***** DOCUMENT SEGMENT
This program forms the reducer of a Hadoop MapReduce job. It reads data in from stdin that is tab delimited.
foo 1
foo 1
bar 1
and outputs
foo 2
bar 1
Any suggestions for improvements?
(use '[clojure.string :only [split]])
(def reducer (atom {}))
(defn update-map [map key]
(merge-with + map {key 1}))
(doseq [line (line-seq (java.io.BufferedReader. *in*))]
(let [k (first (split line #"\t"))]
(swap! reducer update-map k)))
(doseq [kv @reducer]
(println (format "%s\t%s" (first kv) (second kv))))
3 Answers 3
probably a bit too late to help OP, but in case anyone else stumbles upon this question, here's a nice succinct way of doing it, using the frequencies
function:
(doseq [[word freq] (frequencies
(map
#(re-find #"^[^\t]+" %) ;; just get the first non-tab characters
(line-seq (java.io.BufferedReader. *in*))))]
(println (str word "\t" freq)))
Why don't you use reduce
instead of the first doseq
? Something along the lines (untested, entered directly here):
(def response
(reduce (fn [map line]
(let [k (fist (split line #"\t"))]
(update-map map k)))
**********
***** RECORDED INFORMATION
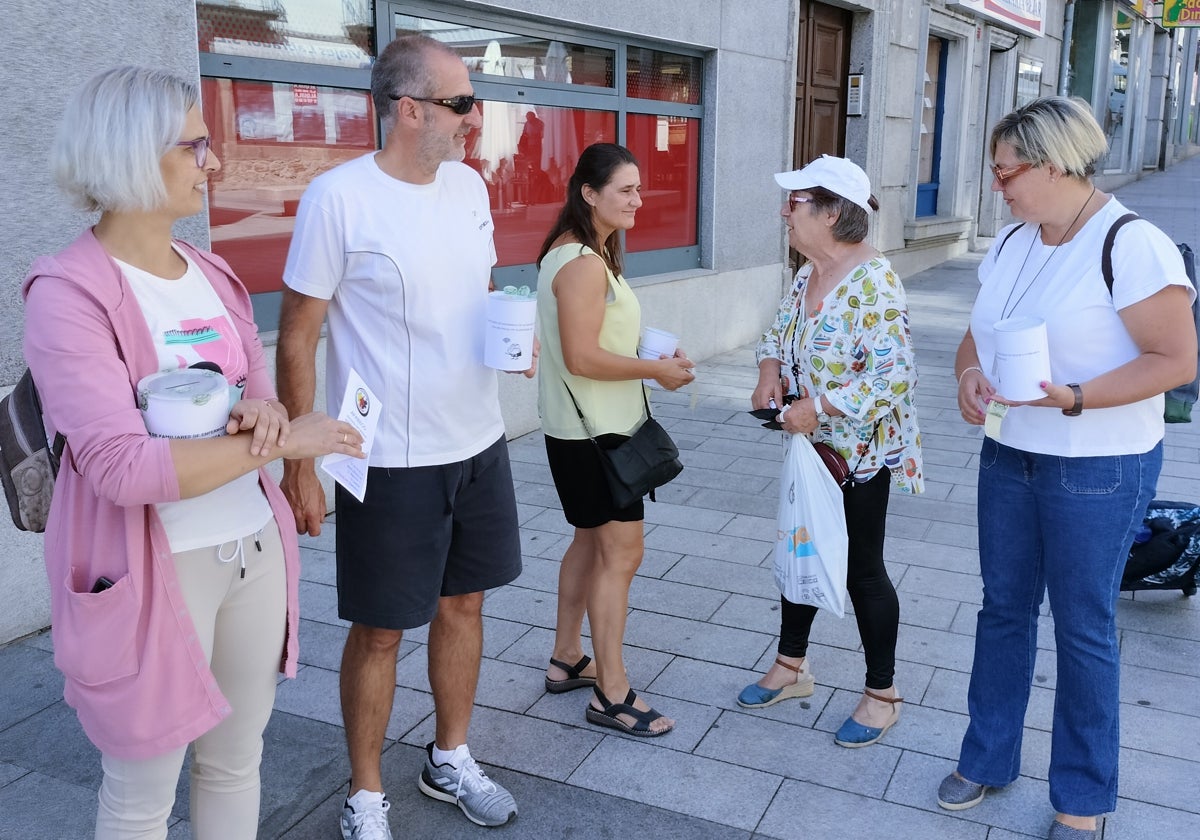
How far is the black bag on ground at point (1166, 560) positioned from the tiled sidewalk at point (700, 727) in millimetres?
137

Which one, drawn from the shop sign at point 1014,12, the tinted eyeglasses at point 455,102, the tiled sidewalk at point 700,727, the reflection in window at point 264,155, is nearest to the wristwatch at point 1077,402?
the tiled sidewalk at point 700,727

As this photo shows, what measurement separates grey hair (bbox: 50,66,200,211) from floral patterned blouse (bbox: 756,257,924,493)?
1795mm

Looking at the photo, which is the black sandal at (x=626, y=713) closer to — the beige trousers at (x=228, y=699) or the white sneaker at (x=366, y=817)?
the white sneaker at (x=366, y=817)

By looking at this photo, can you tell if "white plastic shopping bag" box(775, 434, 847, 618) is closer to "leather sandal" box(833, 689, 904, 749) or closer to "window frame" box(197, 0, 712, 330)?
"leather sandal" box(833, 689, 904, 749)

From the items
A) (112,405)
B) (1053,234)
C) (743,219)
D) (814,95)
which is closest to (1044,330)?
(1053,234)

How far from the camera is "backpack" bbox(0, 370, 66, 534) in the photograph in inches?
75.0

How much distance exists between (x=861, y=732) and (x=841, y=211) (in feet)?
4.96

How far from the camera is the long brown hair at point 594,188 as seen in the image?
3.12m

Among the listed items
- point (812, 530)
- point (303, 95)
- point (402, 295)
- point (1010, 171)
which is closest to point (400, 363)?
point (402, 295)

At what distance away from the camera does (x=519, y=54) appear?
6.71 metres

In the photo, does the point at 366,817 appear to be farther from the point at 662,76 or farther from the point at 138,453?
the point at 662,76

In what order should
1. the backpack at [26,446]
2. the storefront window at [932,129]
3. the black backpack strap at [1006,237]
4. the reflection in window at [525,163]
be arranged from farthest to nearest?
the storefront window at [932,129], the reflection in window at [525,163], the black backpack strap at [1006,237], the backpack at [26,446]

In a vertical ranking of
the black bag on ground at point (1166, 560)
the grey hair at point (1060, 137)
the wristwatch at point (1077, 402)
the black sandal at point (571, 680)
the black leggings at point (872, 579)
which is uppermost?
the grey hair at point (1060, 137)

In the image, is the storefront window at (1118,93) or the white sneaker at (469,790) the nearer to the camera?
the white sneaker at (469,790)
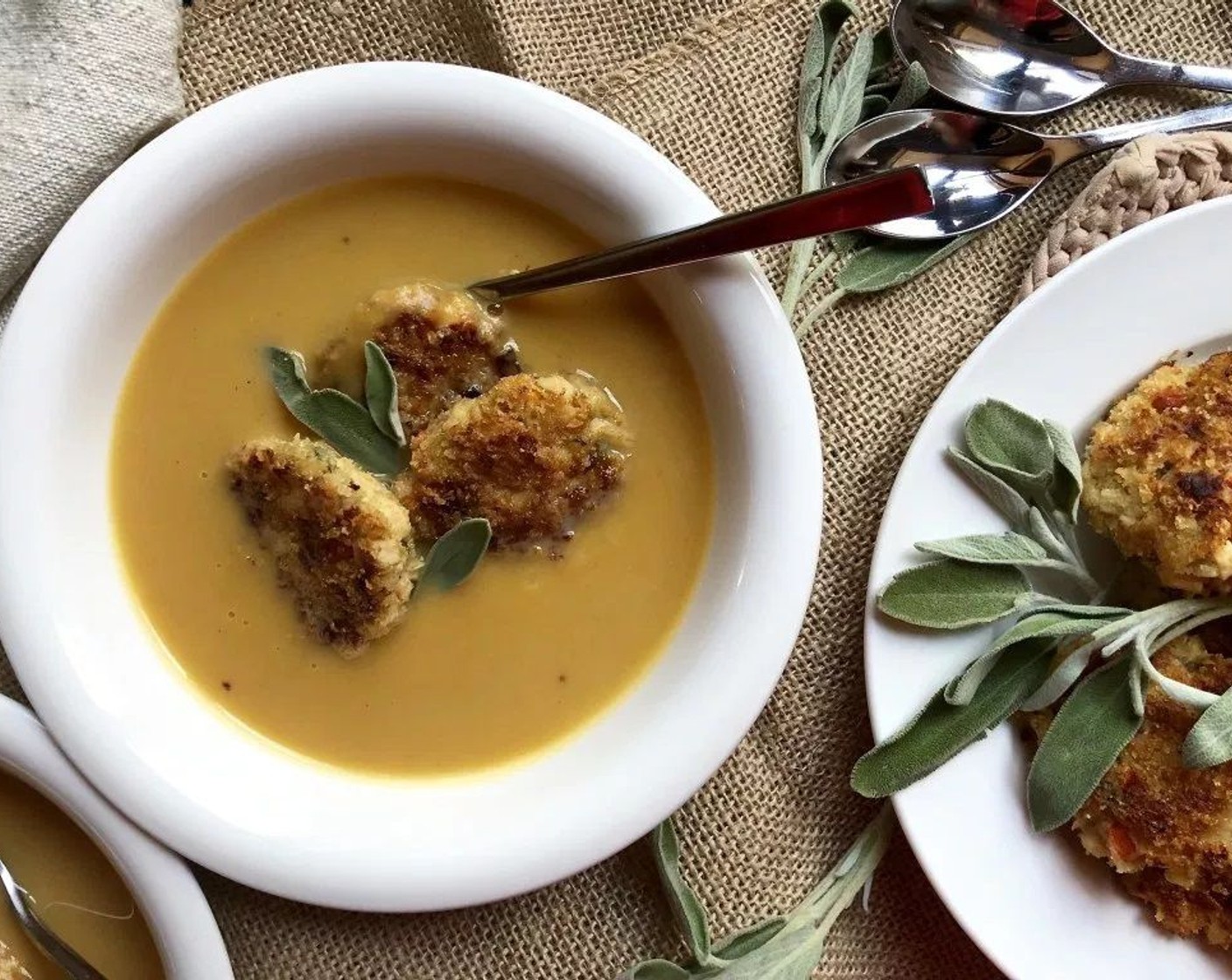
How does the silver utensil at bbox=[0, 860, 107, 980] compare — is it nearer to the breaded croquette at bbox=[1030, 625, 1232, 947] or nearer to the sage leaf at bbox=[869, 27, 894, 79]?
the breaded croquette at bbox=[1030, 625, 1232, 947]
**********
BRIEF A = In the Clojure reducer thread, which built-in function does the first answer use to make the code more succinct?
BRIEF B = Continue the Clojure reducer thread from the point where it stops.

EXERCISE ANSWER A = The `frequencies` function.

EXERCISE ANSWER B =
{} (line-seq (java.io.BufferedReader. *in*)))
(doseq [kv response]
(println (format "%s\t%s" (first kv) (second kv))))
Then you won't need the atom
either.
Can ouput contain numbers other than 1? Like:
foo 1
foo 3
bar 10
If so, then:
(use '[clojure.string :only [split]])
(def parsed-input
(for [line (line-seq (java.io.BufferedReader. *in*))
:let [[k v] (split line #"\t")]]
{k (Double/parseDouble v)}))
(def table (apply (partial merge-with + {}) parsed-input))
(doseq [[k v] table]
(println (str k "\t" v)))
Outputs:
bar 10.0
foo 4.0
If it's just 1's frequencies
will do as suggested.